The book explores many significant topics of Big Data analyses in an easily understandable format. It describes popular tools and software for Big Data analyses and explains next-generation DNA sequencing data analyses. It also discusses comprehensive Big Data analyses of several major areas, including the integration of omics data, pharmacogenomics, electronic health record data, and drug discovery.
Accessible to biologists, biomedical scientists, bioinformaticians, and computer data analysts, the book keeps complex mathematical deductions and jargon to a minimum. Each chapter includes a theoretical introduction, example applications, data analysis principles, step-by-step tutorials, and authoritative references.

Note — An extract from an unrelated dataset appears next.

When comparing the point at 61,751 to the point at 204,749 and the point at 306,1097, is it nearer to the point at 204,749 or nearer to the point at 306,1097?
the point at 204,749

Shui Qing Ye, MD, PhD, is the William R. Brown/Missouri Endowed Chair in Medical Genetics and Molecular Medicine and a tenured full professor in biomedical and health informatics and pediatrics at the University of Missouri–Kansas City School of Medicine. He is also the director of the Division of Experimental and Translational Genetics in the Department of Pediatrics and director of the Core of Omics Research at The Children’s Mercy Hospital. Dr. Ye has been involved with biomedical research for more than 30 years. His current research interests include the application of translational bioinformatics to leverage Big Data to make biological discoveries and gain new, unifying global biological insights, which may lead to the development of new diagnostic and therapeutic targets for human diseases.